[Problem to work on] In the passage on one-sided communication in Global Arrays below, transcribe the stretch from "The one-sided operations" through "in shared memory.".

[Passage provided]
•••••
Global Arrays provide one-sided, noncollective communication operations that allow to access data in global arrays without cooperation with the process or processes that hold the referenced data. These processes do not know what data items in their own memory are being accessed or updated by remote processes. Moreover, since the GA interface uses global array indices to reference nonlocal data, the calling process does not even have to know process ids and location in memory where the refernenced data resides.
The one-sided operations that Global Arrays provide can be summarized into three categories:
| Operation | Process |
|---|---|
| Remote blockwise write/read | ga_put, ga_get |
| Remote atomic update | ga_acc, ga_read_inc, ga_scatter_acc |
| Remote elementwise write/read | ga_scatter, ga_gather |
Put and get are two powerful operations for interprocess communication, performing remote write and read. Because of their one-sided nature, they don’t need cooperation from the process(es) that owns the data. The semantics of these operations do not require the user to specify which remote process or processes own the accessed portion of a global array. The data is simply accessed as if it were in shared memory.
•••••
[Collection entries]

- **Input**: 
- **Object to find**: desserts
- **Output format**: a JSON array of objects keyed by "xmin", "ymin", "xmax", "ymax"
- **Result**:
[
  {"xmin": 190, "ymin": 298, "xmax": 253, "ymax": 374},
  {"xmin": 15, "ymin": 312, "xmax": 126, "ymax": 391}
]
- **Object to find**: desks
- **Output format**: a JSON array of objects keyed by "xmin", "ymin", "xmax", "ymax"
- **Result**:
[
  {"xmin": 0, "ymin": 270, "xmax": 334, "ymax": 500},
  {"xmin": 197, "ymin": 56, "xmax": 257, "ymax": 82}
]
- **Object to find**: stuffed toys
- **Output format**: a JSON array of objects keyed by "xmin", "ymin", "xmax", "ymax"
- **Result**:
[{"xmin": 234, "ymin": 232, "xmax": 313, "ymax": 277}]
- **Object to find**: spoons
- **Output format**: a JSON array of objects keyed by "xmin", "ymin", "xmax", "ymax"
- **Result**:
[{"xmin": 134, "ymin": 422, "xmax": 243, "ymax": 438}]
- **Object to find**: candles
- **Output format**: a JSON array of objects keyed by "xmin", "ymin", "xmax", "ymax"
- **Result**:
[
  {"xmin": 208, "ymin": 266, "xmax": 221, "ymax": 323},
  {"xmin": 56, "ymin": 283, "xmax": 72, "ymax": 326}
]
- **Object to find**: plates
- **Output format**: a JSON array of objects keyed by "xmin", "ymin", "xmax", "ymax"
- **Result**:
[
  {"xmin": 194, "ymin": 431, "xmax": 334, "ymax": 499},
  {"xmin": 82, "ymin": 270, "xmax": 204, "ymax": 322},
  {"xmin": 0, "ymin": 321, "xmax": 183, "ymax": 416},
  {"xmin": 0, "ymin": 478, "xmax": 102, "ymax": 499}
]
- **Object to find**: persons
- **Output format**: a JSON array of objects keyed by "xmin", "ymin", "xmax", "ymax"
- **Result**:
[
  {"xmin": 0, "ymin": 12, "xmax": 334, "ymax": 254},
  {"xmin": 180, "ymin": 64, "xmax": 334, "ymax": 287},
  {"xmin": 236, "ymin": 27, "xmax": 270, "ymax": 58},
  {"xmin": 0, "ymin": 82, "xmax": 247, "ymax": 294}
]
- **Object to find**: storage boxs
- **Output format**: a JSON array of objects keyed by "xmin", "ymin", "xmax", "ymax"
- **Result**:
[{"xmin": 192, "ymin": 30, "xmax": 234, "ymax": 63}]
•••••
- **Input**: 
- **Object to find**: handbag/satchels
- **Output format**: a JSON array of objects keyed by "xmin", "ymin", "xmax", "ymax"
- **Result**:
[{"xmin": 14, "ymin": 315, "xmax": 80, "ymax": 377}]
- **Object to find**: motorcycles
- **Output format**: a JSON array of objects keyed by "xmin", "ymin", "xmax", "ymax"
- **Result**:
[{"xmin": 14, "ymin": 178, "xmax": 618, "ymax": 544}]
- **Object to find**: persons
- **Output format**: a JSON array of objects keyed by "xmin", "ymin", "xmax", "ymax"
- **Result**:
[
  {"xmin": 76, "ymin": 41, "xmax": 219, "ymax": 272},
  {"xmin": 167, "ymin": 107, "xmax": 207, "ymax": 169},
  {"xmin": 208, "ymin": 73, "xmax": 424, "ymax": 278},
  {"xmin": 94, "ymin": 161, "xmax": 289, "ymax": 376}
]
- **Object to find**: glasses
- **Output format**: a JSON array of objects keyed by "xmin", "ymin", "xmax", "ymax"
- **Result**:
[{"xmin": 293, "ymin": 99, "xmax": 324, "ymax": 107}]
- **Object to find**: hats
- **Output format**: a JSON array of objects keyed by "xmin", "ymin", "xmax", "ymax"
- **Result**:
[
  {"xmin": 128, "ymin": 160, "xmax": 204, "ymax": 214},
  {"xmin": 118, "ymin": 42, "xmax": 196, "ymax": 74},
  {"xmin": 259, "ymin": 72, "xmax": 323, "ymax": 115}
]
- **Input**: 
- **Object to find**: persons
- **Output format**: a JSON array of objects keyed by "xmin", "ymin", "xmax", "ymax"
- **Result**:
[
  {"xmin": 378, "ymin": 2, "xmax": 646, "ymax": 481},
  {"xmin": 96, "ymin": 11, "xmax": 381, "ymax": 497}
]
•••••
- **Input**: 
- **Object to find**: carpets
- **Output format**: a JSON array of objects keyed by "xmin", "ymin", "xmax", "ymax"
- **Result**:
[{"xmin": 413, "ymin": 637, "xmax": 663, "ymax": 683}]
•••••
[Task answer]
The one-sided operations that Global Arrays provide can be summarized into three categories:
| Operation | Process |
|---|---|
| Remote blockwise write/read | ga_put, ga_get |
| Remote atomic update | ga_acc, ga_read_inc, ga_scatter_acc |
| Remote elementwise write/read | ga_scatter, ga_gather |
Put and get are two powerful operations for interprocess communication, performing remote write and read. Because of their one-sided nature, they don’t need cooperation from the process(es) that owns the data. The semantics of these operations do not require the user to specify which remote process or processes own the accessed portion of a global array. The data is simply accessed as if it were in shared memory.